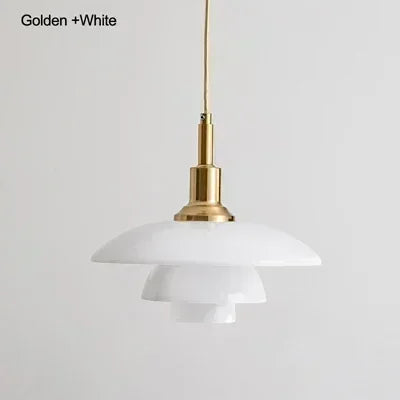 Suspension Danoise en Verre – Menton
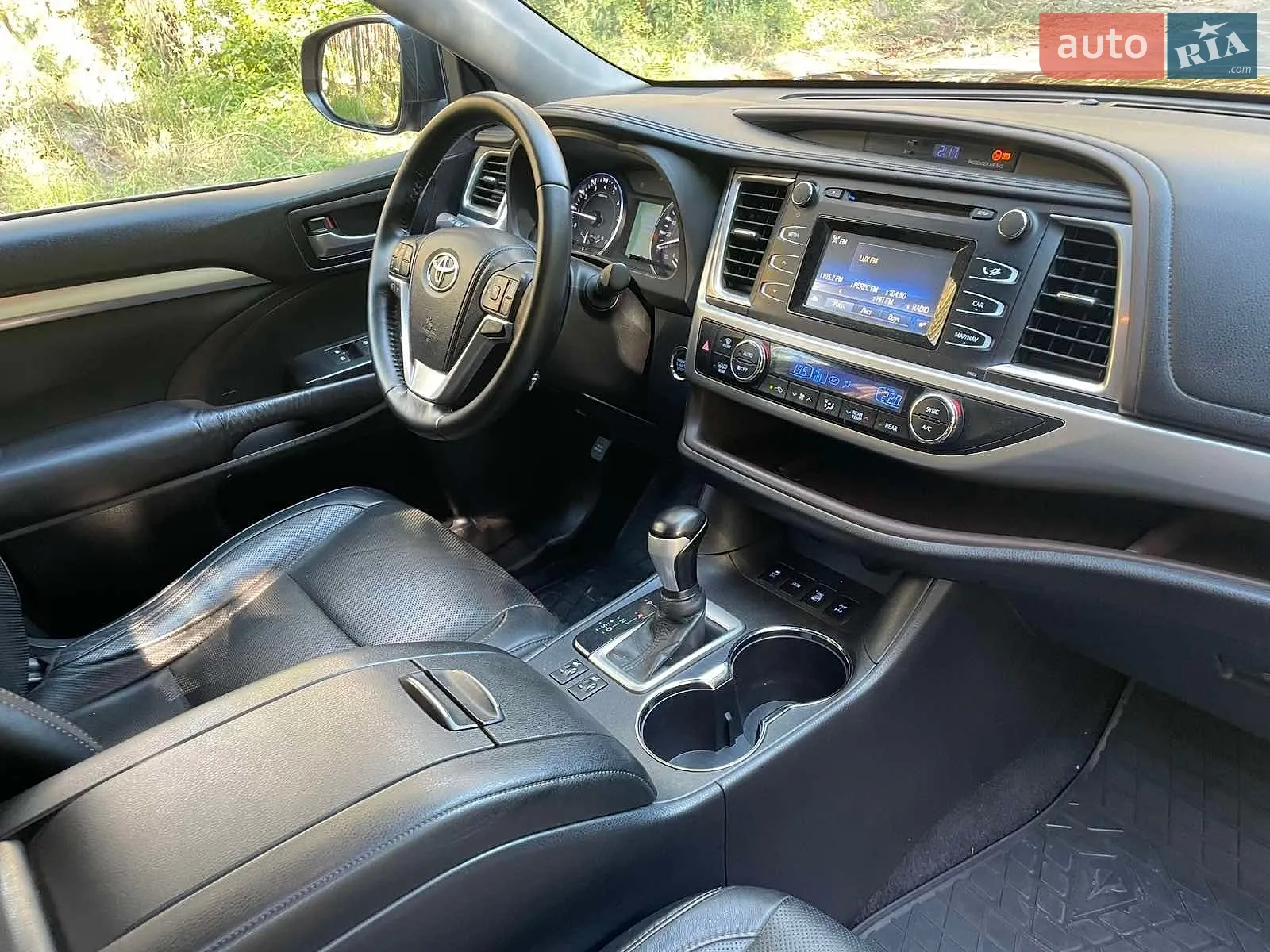 2014 Toyota Highlander - мініатюра 21
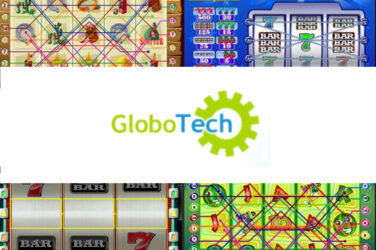 macchinette da gioco Globotech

- **Problem details**
When a line carries an image, skip the image and repeat everything else above exactly as written.

- **Response below**
 Suspension Danoise en Verre – Menton
 2014 Toyota Highlander - мініатюра 21
 macchinette da gioco Globotech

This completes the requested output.